Collect each line below that contains the string "Compared", matching its capitalization exactly.

==== RECORDS FOR THE TASK

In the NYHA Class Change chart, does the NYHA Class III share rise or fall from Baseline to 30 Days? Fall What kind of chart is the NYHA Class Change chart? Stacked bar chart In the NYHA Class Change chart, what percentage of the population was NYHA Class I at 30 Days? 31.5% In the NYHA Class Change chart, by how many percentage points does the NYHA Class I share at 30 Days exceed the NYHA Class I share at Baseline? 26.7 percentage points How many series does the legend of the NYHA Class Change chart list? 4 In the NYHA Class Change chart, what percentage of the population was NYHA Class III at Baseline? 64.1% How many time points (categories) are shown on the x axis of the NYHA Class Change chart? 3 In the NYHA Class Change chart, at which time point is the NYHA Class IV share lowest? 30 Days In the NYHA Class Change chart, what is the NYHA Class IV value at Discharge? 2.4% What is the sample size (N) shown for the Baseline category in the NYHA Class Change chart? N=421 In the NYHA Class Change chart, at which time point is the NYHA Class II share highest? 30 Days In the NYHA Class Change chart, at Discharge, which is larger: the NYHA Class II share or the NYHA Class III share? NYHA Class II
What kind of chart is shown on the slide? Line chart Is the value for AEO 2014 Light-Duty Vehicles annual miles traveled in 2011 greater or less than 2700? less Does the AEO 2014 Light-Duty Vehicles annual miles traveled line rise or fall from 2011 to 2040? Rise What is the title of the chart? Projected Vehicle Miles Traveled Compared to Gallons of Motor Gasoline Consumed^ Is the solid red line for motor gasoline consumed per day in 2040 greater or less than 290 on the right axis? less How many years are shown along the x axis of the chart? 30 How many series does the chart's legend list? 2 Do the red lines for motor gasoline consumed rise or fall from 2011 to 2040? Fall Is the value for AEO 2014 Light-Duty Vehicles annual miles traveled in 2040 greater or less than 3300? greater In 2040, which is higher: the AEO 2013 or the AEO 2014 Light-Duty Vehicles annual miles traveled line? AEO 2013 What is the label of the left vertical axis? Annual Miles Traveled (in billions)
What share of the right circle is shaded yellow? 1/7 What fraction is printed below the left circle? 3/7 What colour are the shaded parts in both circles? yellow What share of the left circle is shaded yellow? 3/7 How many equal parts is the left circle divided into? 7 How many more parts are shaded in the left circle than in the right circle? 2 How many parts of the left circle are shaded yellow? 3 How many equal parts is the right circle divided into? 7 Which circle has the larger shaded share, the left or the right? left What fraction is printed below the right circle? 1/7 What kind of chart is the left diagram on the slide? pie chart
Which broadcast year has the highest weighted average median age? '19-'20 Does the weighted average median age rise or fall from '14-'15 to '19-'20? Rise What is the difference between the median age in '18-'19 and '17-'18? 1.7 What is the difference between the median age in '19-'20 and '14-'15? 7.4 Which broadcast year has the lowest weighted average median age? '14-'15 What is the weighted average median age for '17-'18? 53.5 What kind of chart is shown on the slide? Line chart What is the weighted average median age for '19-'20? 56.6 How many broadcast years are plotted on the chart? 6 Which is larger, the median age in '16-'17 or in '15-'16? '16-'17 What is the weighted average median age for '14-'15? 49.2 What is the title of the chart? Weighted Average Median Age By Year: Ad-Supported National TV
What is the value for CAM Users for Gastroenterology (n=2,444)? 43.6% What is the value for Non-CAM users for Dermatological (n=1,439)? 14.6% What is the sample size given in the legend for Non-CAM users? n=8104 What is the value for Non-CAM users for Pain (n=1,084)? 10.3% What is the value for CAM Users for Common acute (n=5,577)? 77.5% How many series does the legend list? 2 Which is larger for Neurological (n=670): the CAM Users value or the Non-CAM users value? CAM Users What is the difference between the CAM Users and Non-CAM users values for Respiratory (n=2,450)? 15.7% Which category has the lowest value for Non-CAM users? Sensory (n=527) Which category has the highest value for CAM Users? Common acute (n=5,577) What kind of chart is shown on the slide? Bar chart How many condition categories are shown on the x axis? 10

========

*ANSWER BELOW*.
What kind of chart is shown on the slide? Line chart Is the value for AEO 2014 Light-Duty Vehicles annual miles traveled in 2011 greater or less than 2700? less Does the AEO 2014 Light-Duty Vehicles annual miles traveled line rise or fall from 2011 to 2040? Rise What is the title of the chart? Projected Vehicle Miles Traveled Compared to Gallons of Motor Gasoline Consumed^ Is the solid red line for motor gasoline consumed per day in 2040 greater or less than 290 on the right axis? less How many years are shown along the x axis of the chart? 30 How many series does the chart's legend list? 2 Do the red lines for motor gasoline consumed rise or fall from 2011 to 2040? Fall Is the value for AEO 2014 Light-Duty Vehicles annual miles traveled in 2040 greater or less than 3300? greater In 2040, which is higher: the AEO 2013 or the AEO 2014 Light-Duty Vehicles annual miles traveled line? AEO 2013 What is the label of the left vertical axis? Annual Miles Traveled (in billions)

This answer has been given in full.